§ **EXTRACT PROVIDED**:
begin

It seems that Max has not updated his firmware for a very, very long time if at all. I’ve send him instructions to update to a certain version first before moving on to the publicly released versions.
Regarding Firmware updates, is it supposed to tell you there is a new version when you launch TD or do you have to look yourself, if so where do you find them.
I have had my SC2 Pro for a couple of months now and haven’t updated any Firmware as yet, sorry I don’t have access to my wheel at the moment so can’t say what version I am currently using.
That is One of the correct ways to set it up… there are actually a few… The Method that you show will allow you to get ALMOST complete fidelity out of the wheel as the Auto setting will still set the Max Force or strength to clip on 1-2% of the information provided. Setting the wheel this way ALSO makes every car within iRacing have the same upper strength level which is fine but it doesn’t give you one of the nice things that iRacing has to offer which is variable strength levels based on the car you are driving which is more true to reality…
To set the wheel this way you will need to find out what specific output you like most which is the ratio between what the Sim outputs in telemetry and the Wheel outputs to your hands… This is the REAL strength level of iRacing as everything revolves around this ratio. So say you have your SC2 Pro set to 25Nm 100%, If you set your iRacing Max Force Slider to 100Nm then you are at a .25:1 Specific output or 25% of Telemetry which equates to 25% overall force when compared to telemetry… You will receive all of the data from iRacing available up to 100Nm in Telemetry but at 25% of the telemetry level.

end

§ **DATA EXTRACT**:
begin

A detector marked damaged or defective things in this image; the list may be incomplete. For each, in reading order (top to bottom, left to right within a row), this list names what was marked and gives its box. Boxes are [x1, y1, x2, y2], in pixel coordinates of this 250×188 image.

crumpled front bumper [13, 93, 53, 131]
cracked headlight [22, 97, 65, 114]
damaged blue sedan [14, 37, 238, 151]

end

§ **TASKS**:
1. In the forum post about wheel firmware and iRacing force settings, why does the method shown give almost complete fidelity rather than complete fidelity? Answer in one to three sentences.
2. Translate this sentence from the forum post on iRacing force settings into Spanish: "This is the REAL strength level of iRacing as everything revolves around this ratio."
3. Write what comes next in the forum post on iRacing force settings, starting after its last sentence.

§ **ANSWER LIST**:
1. The method gives only almost complete fidelity because the Auto setting still sets the Max Force, or strength, so that it clips 1-2% of the information provided.

2. Este es el nivel de fuerza REAL de iRacing, ya que todo gira en torno a esta proporción.

3.
This is why just turning up the Strength in True drive Made the wheel REALLY HEAVY for you as the Max Force / Strength slider was not readjusted to the same specific output as before… So if you were running 11Nm in True Drive and increased the power in TD to 25 Nm that is a significant increase in force… If you had your Max Force in iRacing at say 30Nm then at 11Nm your specific output would be .367:1 or 36.7% power at the wheel but by just turning up TrueDrive to 25Nm that increases the Specific output to .833:1 or 83.3% power at the wheel… To actually raise the Power in the SC2 and retain your at the wheel feel you must match the iRacing Max force to your preferred Specific output… So Raising the strength in TD without Raising the Max Force number appropriately JUST increases strength and not headroom… With the numbers above you would actually want to use 68Nm on the Max Force with 25Nm in True Drive this will feel at the wheel virtually the same as the 30Nm Max, 11Nm. Difference is you can hop form car to car without changing anything and iRacing will give you the relative strength the car will actually put out… Downfall is that if you get in a wreck you WILL be hit with the full 25Nm of the wheel in a quick hit, (realistic Yea, Pleasant Not always) so there are ways to set in-between but this is actually the most realistic way to set for iRacing as it gives all the detail that iRacing puts out as well as gives you the relative differences when moving from car to car… Other benefit, you no longer need to really have different settings for different cars. you just hop on and drive.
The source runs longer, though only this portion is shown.